## Problem set
(a) In the IoT home project text, switch "SwaggerHub" to "Swagger Codegen" wherever it occurs, and give the passage from "- Swagger: The" up to and including "run containers properly.".
(b) Rewrite the IoT home project text's paragraph beginning "This is an opportunity to use" as one shorter sentence that keeps its main facts.

----- Document passage

Introduction
After building IoT embryos at IoT.Starter.Pi.Thing series, we are now ready to climb one more step towards IoT Home Intelligence. The development strategy and environment are based on the following:
- Raspberry Pi: Raspbian GNU/Linux 9.1 Stretch Lite is installed at Raspberry Pi (RPI) host and debian:stretch-slim equip docker images based on .NET Core 2.1 Preview 1. More details about RPI setup is available here and also at wiki.
- Swagger: The API First Design strategy is used to develop an ASP.NET Core Web Server automatically generated by SwaggerHub. The Thing specification exhibits the minimal requirements for
Thing
embryos used at Home Intelligence applications. After each change on the API, SwaggerHub automatically generates updated code to build the home-srv
docker image that is finally pushed to DockerHub. - Docker: A multi-stage docker image build is accomplished at a speedy Windows x64 machine, generating code of linux-arm framework. The images are pushed to the cloud and then pulled back into the Raspberry Pi with Linux. Executed at both x64 and linux-arm sides, the docker-compose command helps to build, deploy and run containers properly.
- Lirc:
IoT.Home.Thing
, powered by RemoteAPI, emulates legacy infrared remote controls. The Linux Infrared Remote Control for Raspberry Pi is installed at both RPI host and home-srv
container, extending the Thing
with IR remotes and their respective IR codes.
Please check IoT.Starter.Pi.Thing for more details about previous developments.
Creating a New Repository
This is an opportunity to use IoT.Starter.Pi.Thing
as a starter for this new project. The first step is just copying the whole source code as a starter for IoT.Home.Thing
. Then, home-compose.yml is created, based on previous files as follows:
version: "3"

----------
----- Supplied data

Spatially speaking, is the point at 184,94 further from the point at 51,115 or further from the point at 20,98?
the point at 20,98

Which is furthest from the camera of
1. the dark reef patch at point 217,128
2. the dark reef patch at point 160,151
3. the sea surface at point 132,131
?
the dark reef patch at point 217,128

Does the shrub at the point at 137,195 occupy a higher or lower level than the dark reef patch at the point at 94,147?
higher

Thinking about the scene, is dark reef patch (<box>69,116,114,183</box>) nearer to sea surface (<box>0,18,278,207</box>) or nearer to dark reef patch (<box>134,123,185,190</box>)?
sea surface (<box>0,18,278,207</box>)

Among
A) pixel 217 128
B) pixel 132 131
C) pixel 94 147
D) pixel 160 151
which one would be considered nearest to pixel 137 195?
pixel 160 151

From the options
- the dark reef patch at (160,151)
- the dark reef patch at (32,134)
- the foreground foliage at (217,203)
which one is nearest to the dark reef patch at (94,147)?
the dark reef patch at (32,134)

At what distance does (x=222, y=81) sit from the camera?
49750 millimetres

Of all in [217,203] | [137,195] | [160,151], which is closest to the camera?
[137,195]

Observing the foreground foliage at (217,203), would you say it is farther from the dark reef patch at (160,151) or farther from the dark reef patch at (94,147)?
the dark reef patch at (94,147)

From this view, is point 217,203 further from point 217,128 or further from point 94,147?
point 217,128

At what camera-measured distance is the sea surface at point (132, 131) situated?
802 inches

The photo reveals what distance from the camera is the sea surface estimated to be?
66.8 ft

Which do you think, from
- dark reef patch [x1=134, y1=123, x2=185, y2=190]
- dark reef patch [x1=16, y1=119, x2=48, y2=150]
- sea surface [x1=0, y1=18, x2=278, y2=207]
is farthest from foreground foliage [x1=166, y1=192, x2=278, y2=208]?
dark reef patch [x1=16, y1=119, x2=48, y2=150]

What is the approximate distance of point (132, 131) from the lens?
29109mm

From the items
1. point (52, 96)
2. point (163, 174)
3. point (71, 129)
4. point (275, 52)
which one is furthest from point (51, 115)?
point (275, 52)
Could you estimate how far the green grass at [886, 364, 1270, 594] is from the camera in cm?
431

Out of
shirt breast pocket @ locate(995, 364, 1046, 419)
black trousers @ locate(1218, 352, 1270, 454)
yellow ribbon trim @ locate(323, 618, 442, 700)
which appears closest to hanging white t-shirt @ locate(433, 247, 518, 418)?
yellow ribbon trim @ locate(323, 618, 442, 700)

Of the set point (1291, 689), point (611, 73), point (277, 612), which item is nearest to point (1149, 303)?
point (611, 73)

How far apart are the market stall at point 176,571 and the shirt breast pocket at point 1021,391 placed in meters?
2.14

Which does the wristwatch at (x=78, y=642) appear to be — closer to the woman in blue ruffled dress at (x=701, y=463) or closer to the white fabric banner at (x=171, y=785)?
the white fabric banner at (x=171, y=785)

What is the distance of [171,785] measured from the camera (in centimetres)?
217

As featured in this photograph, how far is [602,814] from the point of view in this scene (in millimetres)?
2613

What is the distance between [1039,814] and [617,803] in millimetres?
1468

----------

## Responses
(a)
- Swagger: The API First Design strategy is used to develop an ASP.NET Core Web Server automatically generated by Swagger Codegen. The Thing specification exhibits the minimal requirements for
Thing
embryos used at Home Intelligence applications. After each change on the API, Swagger Codegen automatically generates updated code to build the home-srv
docker image that is finally pushed to DockerHub. - Docker: A multi-stage docker image build is accomplished at a speedy Windows x64 machine, generating code of linux-arm framework. The images are pushed to the cloud and then pulled back into the Raspberry Pi with Linux. Executed at both x64 and linux-arm sides, the docker-compose command helps to build, deploy and run containers properly.

(b) The whole source code of IoT.Starter.Pi.Thing is copied as the starter for IoT.Home.Thing, and home-compose.yml is then created from the previous files.